Whether or not you plan to be present at the meeting, you are requested to sign
and return the Proxy in the enclosed envelope to which no postage need be
affixed if mailed in the United States. Your prompt attention will be
appreciated. Prior to being voted, the Proxy may be withdrawn in the manner
specified in the Proxy Statement.
 
                                              By Order of the Board of Directors
 
                                                          EUGENE A. GARGARO, JR.
                                                          EUGENE A. GARGARO, JR.
                                                                       Secretary
April 27, 1998
<PAGE>   3
 
                                PROXY STATEMENT
 
                       ANNUAL MEETING OF STOCKHOLDERS OF
                                MASCOTECH, INC.
 
                                  May 19, 1998
 
                              GENERAL INFORMATION
 
     The solicitation of the enclosed Proxy is made by the Board of Directors of
MascoTech, Inc. (the "Company") for use at the Annual Meeting of Stockholders of
the Company to be held at its offices at 21001 Van Born Road, Taylor, Michigan
48180, on Tuesday, May 19, 1998 at 2:00 P.M., Eastern daylight time, and at any
adjournment thereof.
 
     The expense of this solicitation will be borne by the Company. Solicitation
will be by use of the mails, and executive officers and other employees of the
Company may solicit Proxies, without extra compensation, personally and by
telephone and other means of communication. In addition, the Company has
retained Morrow & Company, Inc. to assist in the solicitation of Proxies for a
fee of $5,000, plus expenses. The Company will also reimburse brokers and other
persons holding Company Common Stock in their names or in the names of their
nominees for their reasonable expenses in forwarding Proxies and Proxy materials
to beneficial owners.
 
     Stockholders of record as of the close of business on March 27, 1998 will
be entitled to vote at the Annual Meeting. On that date, there were 47,235,208
shares of Company Common Stock, $1 par value, outstanding and entitled to vote.

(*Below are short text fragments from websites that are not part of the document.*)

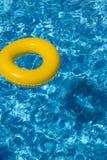 黄色水池浮游物,在凉快的蓝色refreshi的水池圆环 图库摄影
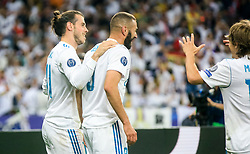 Gareth Bale, Karim Benzema and Luka Modric of Real Madrid celebrate after Bale scored first goal during the UEFA Champions League final football match between Liverpool and Real Madrid at the Olympic Stadium in Kiev, Ukraine on May 26, 2018.Photo by Sandi Fiser / Sportida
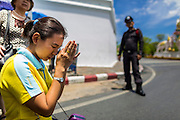 05 MAY 2013 - BANGKOK, THAILAND: A woman prays in the street after waiting to see Bhumibol Adulyadej, the King of Thailand, in his royal motorcade Sunday. The King and Queen, who are both hospitalized and in poor health, did not attend Sunday's event. May 5 marks the 63rd anniversary of the Coronation of His Majesty King Bhumibol Adulyadej. The day is celebrated as a national holiday; since this year it falls on a Sunday, it will be observed on Monday May 6, and as such all government offices and commercial banks will close for the day. HM King Bhumibol Adulyadej is the longest reigning monarch in the world. Each year on the 5th of May, the Kingdom of Thailand commemorates the day when, in 1950, the Coronation Ceremony was held for His Majesty King Bhumibol Adulyadej, the 9th in the Chakri Dynasty (Rama IX). On the 5th of May, His Majesty conducts a merit making ceremony, presenting offerings to Buddhist monks, and leads a ?Wien Thien? ceremony, walking three times around sacred grounds at the Temple of the Emerald Buddha. PHOTO BY JACK KURTZ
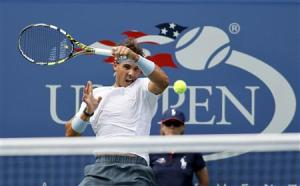 Nadal of Spain hits a return to Dodig of Croatia at the U.S. Open tennis championships in New York
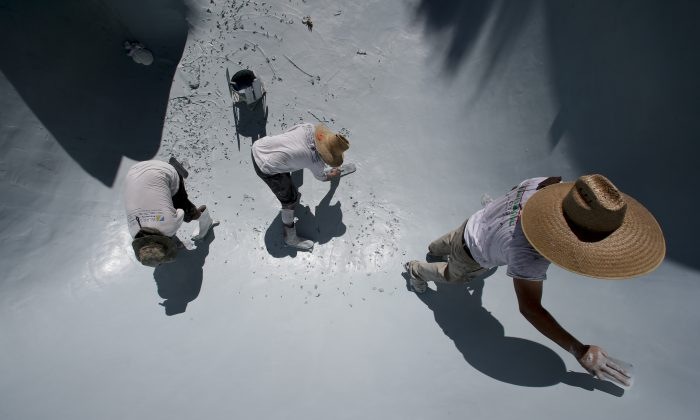 Workers replace the plaster in a swimming pool in Santa Ana, Calif. on Wednesday, Sept. 24, 2014. California swimming pool companies just regaining their financial footing after the recession are now facing a new challenge: a devastating drought that has put the state's ubiquitous backyard pools under the microscope. (AP Photo/Chris Carlson)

Each share of outstanding Company Common Stock entitles the holder to one vote.
The Company has been advised that Masco Corporation and Directors and officers
of the Company hold in the aggregate approximately 26 percent of the voting
power of the Company and intend to vote their shares in favor of the nominees,
for the ratification of the selection of Coopers & Lybrand L.L.P. and in
accordance with the recommendations of the Company's Board of Directors on any
other matters.
 
     Presence in person or by proxy of holders of a majority of outstanding
shares of Company Common Stock will constitute a quorum at the Annual Meeting.
Broker non-votes and abstentions will be counted toward the establishment of a
quorum.
 
     The shares represented by the Proxy will be voted as instructed if received
in time for the Annual Meeting. Any person signing and mailing the Proxy may,
nevertheless, revoke it at any time before it is exercised by written notice to
the Company (Attention: Eugene A. Gargaro, Jr., Secretary) at its executive
offices at 21001 Van Born Road, Taylor, Michigan 48180, or at the Annual
Meeting. This Proxy Statement and the enclosed Proxy are being mailed or given
to stockholders on or about April 27, 1998.
<PAGE>   4
 
                             ELECTION OF DIRECTORS
 
     The Board of Directors is divided into three classes. The term of office of
the Class I Directors expires at this meeting and the Board of Directors
proposes the election of Richard A. Manoogian, who is currently a Director, and
nominates Helmut F. Stern, for election to the Board as Class I Directors.
 
     Eugene A. Gargaro, Jr., a member of the Class II Directors, is resigning
from the Board of Directors effective immediately prior to the Annual Meeting.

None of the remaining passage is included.